Finally, we also coded for variables related to the studies’ features (e.g., location of study, and continent). We decided to examine these variables as moderators since they might inform the readers about the generalizability of the findings. In sum, all these coded variables might provide valuable information to scholars and practitioners. The average inter-rater agreement between two researchers on all the coded variables was about 85%.

Extraction and calculation of effect sizes

Some of the 29 included articles had multiple studies, resulting in the coding and extraction of 44 effect sizes with a total of 2726 participants. Specifically, Hedges’ g effect size was calculated for each outcome. To calculate Hedges’ g, first, we calculated Cohen’s d. Cohen’s d effect size is a standardized estimate of the difference in mean scores between participants who received a presentation with signals compared with those who did not, divided by the pooled standard deviation of the two groups. Although Cohen’s d represents an effect size, sample sizes across studies may bias the effect size obtained by such statistic (Hedges and Olkin 1985).
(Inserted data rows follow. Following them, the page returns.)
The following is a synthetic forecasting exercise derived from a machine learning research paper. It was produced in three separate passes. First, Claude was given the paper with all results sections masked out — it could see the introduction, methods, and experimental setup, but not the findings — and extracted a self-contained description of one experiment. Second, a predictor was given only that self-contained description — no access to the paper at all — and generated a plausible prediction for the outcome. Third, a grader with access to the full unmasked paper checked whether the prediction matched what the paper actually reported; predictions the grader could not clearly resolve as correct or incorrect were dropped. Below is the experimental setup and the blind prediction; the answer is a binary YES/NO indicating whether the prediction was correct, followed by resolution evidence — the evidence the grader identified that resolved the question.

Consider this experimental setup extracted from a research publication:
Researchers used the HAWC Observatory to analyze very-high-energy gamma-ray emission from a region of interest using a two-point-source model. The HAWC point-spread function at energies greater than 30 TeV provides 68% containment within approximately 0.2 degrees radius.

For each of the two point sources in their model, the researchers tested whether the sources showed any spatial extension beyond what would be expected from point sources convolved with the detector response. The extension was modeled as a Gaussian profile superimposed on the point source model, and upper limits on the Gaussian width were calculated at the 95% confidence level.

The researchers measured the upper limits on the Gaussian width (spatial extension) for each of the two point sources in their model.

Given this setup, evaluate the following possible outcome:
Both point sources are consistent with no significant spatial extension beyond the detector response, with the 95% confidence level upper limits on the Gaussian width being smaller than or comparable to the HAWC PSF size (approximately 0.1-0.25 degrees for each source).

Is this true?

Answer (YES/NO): YES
Hence, Hedges’ g was estimated since it reduced the bias and provided an unbiased estimate for the obtained effect sizes (Hedges and Olkin 1985). After calculating Cohen’s d, Hedges’ g was estimated, using Eq. (1):

$${\text{g}} = \left(1 - \frac{3}{4N - 9}\right) {\text{d}},$$
(1)

where d is the effect size of Cohen’s d, and N is the total number of participants in the experimental condition (i.e., a presentation with signals) and comparison group (i.e., a presentation with no signals).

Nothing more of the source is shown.